Knauss was a homemaker and insurance office manager. Her daughter, Kathryn Sullivan, who is 96, once explained Knauss' three-digit age by saying:""She's a very tranquil person and nothing fazes her. That's why she's living this long."
In 1995, when asked if she enjoyed her long life, Knauss said matter-of-factly: "I enjoy it because I have my health and I can do things." Her passions were said to be watching golf on television, doing needlepoint, and nibbling on milk chocolate turtles, cashews, and potato chips. "Sarah was an elegant lady and worthy of all the honor and adulation she had received," said Joseph Hess, an Administrator of the Phoebe-Devitt Homes Foundation facility where Knauss died quietly in her room. Officials said that, to their knowledge, she had not been ill.

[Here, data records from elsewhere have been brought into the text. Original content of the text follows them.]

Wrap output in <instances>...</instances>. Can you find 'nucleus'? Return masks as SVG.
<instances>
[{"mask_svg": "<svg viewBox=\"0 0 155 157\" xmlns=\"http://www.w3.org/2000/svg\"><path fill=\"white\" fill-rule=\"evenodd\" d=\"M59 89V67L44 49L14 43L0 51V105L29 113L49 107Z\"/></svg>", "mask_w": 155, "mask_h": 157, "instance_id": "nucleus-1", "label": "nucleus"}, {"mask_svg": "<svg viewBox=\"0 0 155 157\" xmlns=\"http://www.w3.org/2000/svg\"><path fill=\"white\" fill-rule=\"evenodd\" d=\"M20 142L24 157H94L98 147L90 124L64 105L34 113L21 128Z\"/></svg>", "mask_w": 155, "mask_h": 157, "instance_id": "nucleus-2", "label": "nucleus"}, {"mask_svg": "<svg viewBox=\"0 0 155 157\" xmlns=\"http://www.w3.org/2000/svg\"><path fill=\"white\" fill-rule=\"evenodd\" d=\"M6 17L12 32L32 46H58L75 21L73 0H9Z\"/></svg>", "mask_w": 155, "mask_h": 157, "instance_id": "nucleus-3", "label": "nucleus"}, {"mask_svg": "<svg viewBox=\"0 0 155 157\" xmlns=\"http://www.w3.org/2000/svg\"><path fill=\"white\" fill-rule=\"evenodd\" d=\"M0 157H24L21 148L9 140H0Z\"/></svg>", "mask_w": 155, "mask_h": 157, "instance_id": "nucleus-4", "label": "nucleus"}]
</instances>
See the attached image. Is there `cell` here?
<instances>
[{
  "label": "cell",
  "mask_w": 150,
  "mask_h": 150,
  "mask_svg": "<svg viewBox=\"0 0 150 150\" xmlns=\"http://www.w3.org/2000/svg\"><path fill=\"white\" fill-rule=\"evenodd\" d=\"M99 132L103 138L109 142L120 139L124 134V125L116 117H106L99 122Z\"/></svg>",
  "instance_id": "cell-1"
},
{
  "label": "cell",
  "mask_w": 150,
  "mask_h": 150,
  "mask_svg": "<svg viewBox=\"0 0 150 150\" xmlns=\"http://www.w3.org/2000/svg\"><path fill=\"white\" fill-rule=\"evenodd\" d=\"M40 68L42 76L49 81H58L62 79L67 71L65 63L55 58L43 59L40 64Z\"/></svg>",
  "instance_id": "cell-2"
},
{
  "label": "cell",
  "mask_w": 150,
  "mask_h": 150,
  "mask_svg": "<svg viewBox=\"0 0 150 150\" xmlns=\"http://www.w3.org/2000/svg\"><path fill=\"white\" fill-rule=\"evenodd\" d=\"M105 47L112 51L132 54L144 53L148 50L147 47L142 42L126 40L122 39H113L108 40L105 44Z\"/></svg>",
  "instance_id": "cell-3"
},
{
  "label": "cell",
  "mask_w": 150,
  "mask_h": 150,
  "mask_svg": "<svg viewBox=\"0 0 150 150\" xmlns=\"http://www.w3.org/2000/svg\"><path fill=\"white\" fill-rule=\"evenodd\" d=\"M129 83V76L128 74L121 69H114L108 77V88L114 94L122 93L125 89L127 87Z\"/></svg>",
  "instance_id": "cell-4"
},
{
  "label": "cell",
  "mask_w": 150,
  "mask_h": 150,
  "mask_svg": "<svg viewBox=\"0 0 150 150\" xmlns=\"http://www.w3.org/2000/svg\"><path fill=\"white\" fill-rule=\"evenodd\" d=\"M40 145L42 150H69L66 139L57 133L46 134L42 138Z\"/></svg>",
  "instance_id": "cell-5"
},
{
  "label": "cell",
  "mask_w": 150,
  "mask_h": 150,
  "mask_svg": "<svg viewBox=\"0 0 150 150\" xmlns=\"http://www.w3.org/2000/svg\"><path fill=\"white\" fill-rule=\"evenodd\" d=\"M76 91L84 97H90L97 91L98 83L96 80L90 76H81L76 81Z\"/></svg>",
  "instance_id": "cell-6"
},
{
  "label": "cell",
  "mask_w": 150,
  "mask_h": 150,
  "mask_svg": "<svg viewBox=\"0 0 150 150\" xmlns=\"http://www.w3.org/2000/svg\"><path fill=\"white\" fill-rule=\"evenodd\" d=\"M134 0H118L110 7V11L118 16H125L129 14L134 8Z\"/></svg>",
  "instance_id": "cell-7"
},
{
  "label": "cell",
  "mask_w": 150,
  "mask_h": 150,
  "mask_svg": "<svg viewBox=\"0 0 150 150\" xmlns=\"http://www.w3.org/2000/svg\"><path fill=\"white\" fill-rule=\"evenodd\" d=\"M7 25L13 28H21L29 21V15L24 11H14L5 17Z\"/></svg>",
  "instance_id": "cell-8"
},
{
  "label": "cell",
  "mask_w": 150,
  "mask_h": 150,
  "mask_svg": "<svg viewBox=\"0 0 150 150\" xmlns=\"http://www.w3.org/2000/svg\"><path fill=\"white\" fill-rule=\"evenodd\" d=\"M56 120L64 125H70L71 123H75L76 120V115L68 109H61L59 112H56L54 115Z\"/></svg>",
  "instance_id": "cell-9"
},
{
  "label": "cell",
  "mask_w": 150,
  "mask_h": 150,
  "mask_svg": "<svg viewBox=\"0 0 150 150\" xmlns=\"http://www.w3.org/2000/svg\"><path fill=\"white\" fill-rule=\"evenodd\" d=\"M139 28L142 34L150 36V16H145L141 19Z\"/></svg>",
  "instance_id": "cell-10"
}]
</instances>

Knauss lived through seven U.S. wars, the sinking of the Titanic and Charles Lindbergh's solo flight across the Atlantic. She was older than the Brooklyn Bridge and the Statue of Liberty, and was already 88 when Neil Armstrong walked on the moon in July 1969.

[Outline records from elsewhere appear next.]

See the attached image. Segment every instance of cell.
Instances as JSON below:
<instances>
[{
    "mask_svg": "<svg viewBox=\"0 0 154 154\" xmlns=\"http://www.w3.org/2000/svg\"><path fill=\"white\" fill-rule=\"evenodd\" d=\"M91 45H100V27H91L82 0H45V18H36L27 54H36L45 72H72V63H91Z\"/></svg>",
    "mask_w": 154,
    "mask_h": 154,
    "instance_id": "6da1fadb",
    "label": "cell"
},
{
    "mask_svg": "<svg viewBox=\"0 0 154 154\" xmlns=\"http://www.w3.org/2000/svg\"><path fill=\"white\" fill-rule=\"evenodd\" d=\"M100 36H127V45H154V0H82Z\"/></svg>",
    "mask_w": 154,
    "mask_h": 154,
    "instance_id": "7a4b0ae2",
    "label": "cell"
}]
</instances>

In addition to her daughter, Knauss is survived by several grandchildren, great-grandchildren, and great-great-grandchildren.
Other persons have attempted to claim the title of "Oldest Living Person," but have been unable to verify their birth dates with proper documentation (Birth Certificates, Marriage Certificates, Baptismal Certificates, etc.) to the satisfaction of The Guinness Book of Records.